Jayesh Sanghrajka: I think, Prashant, there are a number of factors on that, right? There are – I mean, there is – when we had an elevated level of attrition as well as elevated level of demand, we had to hire employees, you know, at a premium from the market. Demand supply equation had changed in the last two quarters. So, that was one factor even during the high-growth environment. The other factors are, you know, the business mix as well, the pricing pressure that we had on the core part of the business. So, I think there are multiple factors that have played over a longer tenure period that, you are talking about. I have been here for almost 11 years, so, I am assuming that you are talking about since I joined. But coming back to your questions in terms of, where we see, our endeavor is to grow margins from where we are today. We have said that in midterms we want to expand the margins from where we are. So, there is everything that we are doing to improve margins.
Prashant Kothari: All right. Okay. Thank you very much.
Operator: Thank you very much. Ladies and gentlemen, we will take that as our last question. I will now hand the conference over to the management for closing comments.
Salil Parekh: Thank you. So, thanks everyone for joining in. A few comments from my side. This is Salil. First, we are really excited. Our large deals were at $17.7 billion in the year, largest that it has been in any financial year. Very focused on cost efficiency consolidation with 90 deals overall.

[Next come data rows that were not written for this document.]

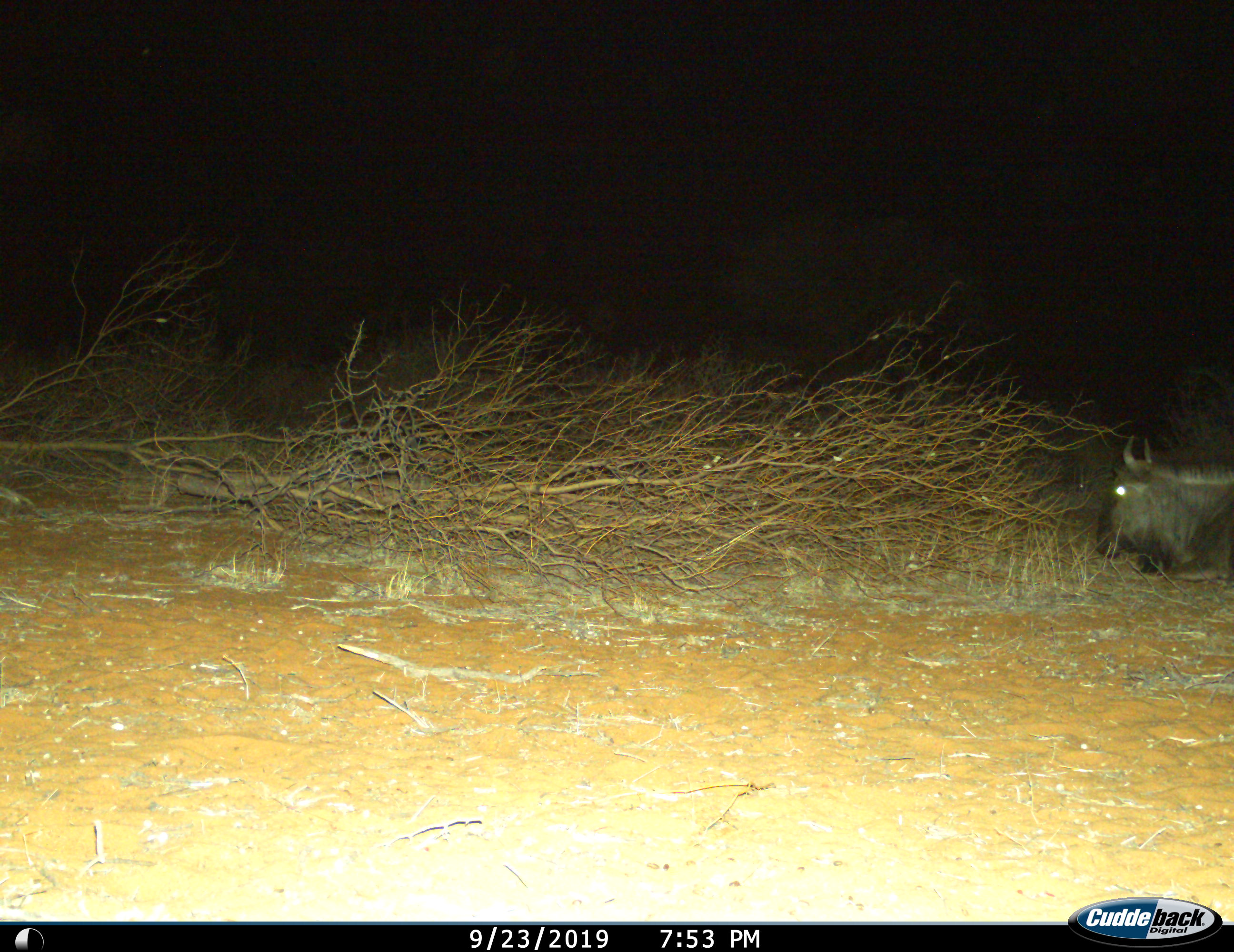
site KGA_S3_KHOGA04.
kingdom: Animalia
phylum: Chordata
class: Mammalia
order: Artiodactyla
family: Bovidae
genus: Connochaetes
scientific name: Connochaetes taurinus taurinus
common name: blue wildebeest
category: wildebeestblue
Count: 1.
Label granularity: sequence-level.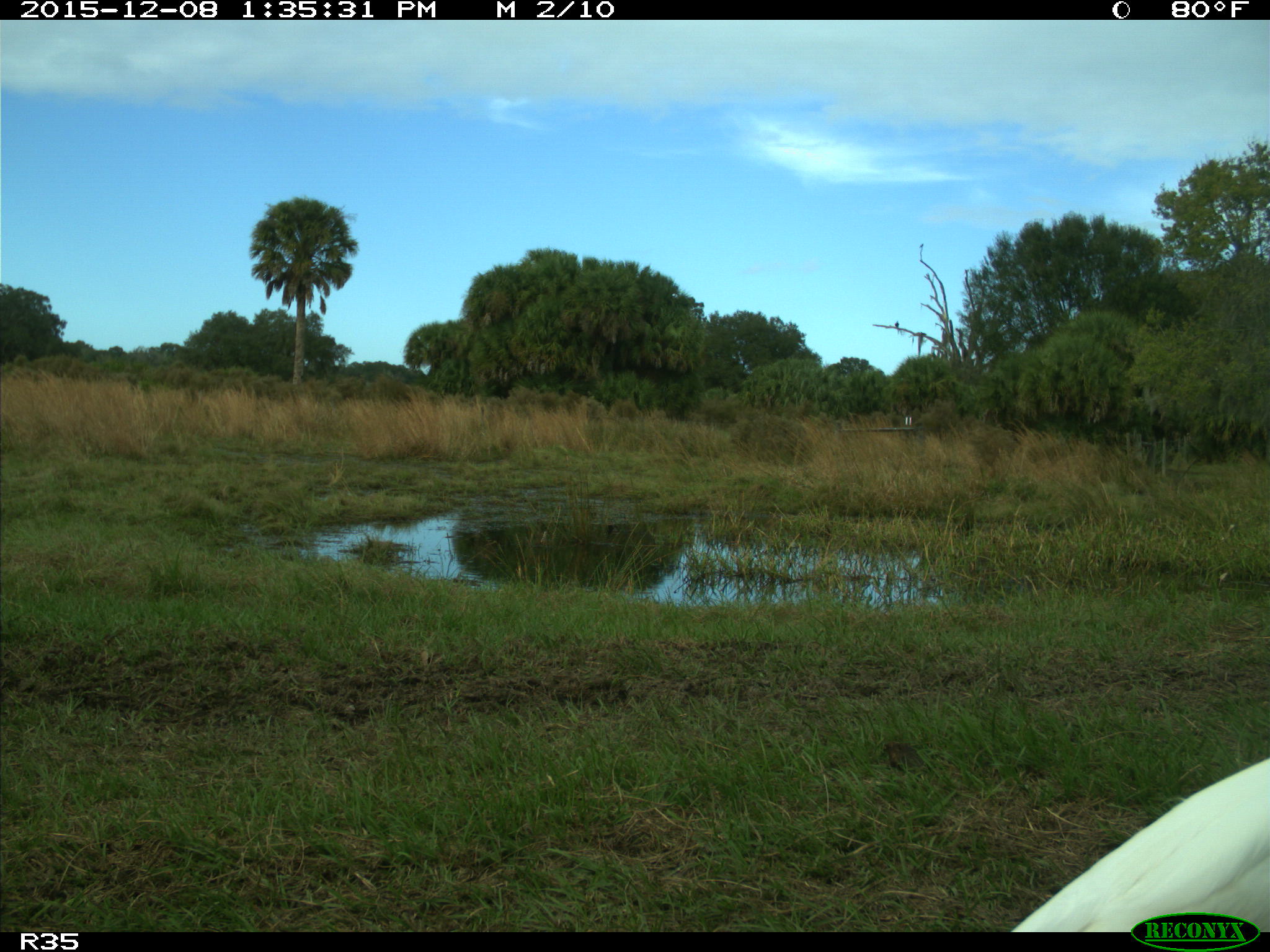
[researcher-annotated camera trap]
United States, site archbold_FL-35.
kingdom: Animalia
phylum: Chordata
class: Aves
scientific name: Aves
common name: birds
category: unidentified bird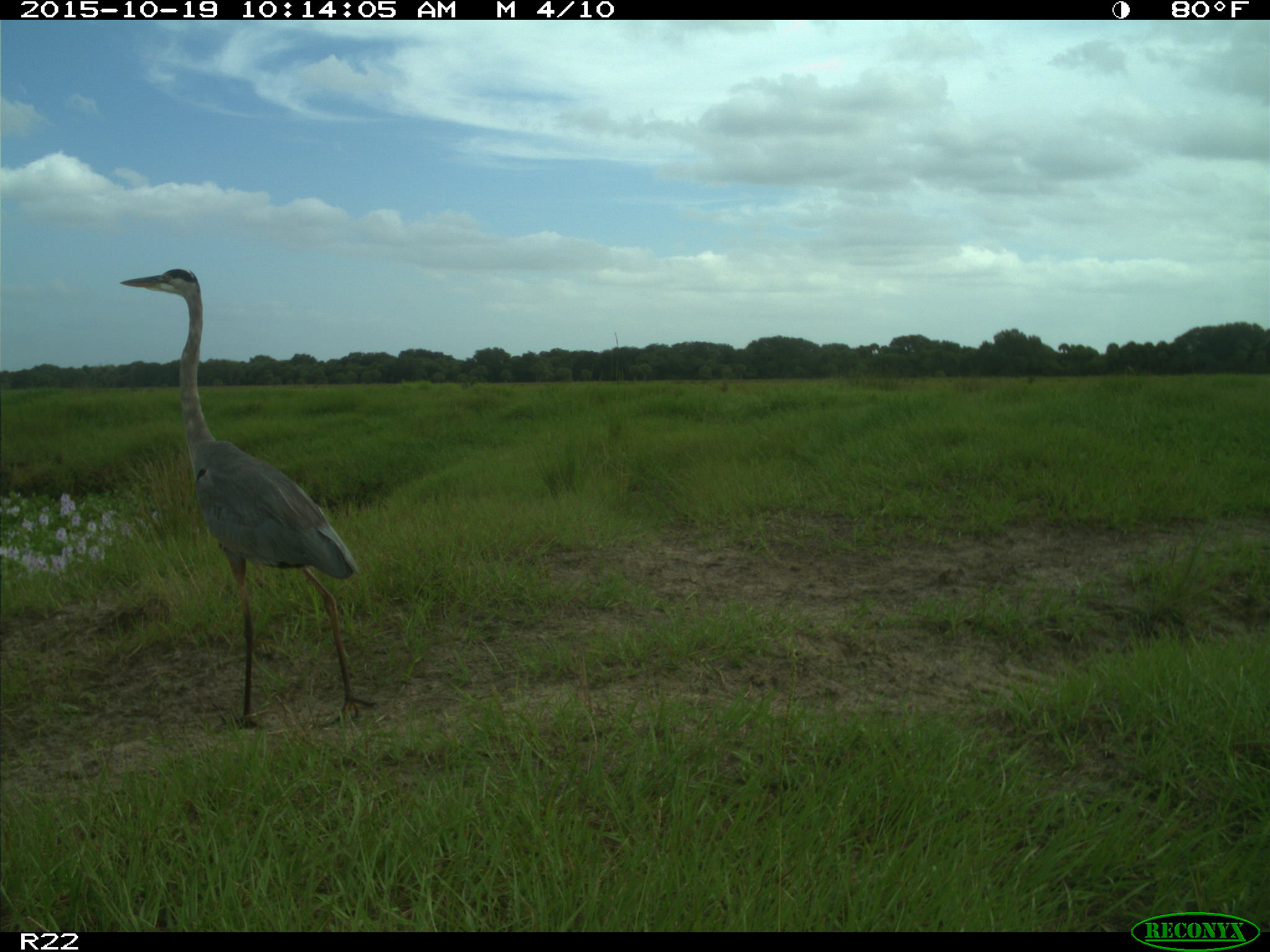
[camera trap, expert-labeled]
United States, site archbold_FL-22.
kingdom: Animalia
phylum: Chordata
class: Aves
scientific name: Aves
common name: birds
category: unidentified bird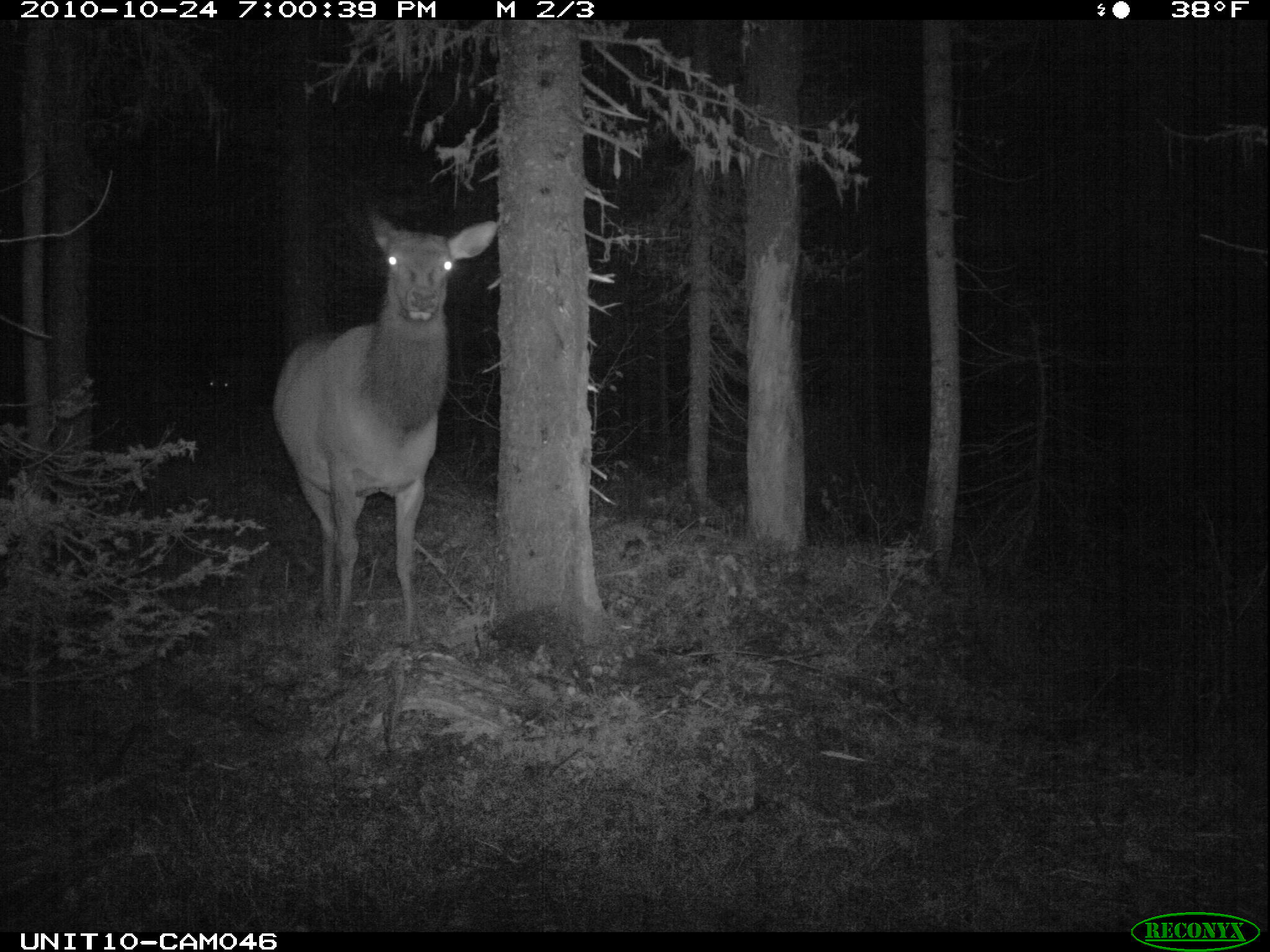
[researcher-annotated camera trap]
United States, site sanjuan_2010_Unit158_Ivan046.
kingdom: Animalia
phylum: Chordata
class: Mammalia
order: Artiodactyla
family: Cervidae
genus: Cervus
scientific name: Cervus elaphus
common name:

Second, we are doing incredible work in generative AI. We are really excited with the opportunities here. We are working across different areas of impact. One of the examples of 3 million lines of code that we have developed through generative AI, large language model is just amazing, amazing types of results we are seeing, at this early stage of the generative AI opportunity. Next, our margin program is working well. We are excited about it.
And we want to keep our focus on it, with a view to expand our margins over time. We are really excited about the acquisition we have done in engineering services. It is a phenomenal growth area. It is in a market we understand well. We are doing quite well in the European market. And it’s a space even within engineering services more narrowly in automotive, which looks really good. One of the things we didn’t talk maybe a lot about in the call, but I just want to highlight, is we had extremely strong cash generation at $2.9 billion for the full year. With all of that, we are really looking forward to delivering our growth and margin guidance for this coming year. And looking forward to more and more work that we see through all of these different activities.
Thank you all for joining us and catch you at the next quarter call.
Operator: Thank you very much. Ladies and gentlemen, on behalf of Infosys, that concludes this conference. Thank you for joining us and you may now disconnect your lines. Thank you.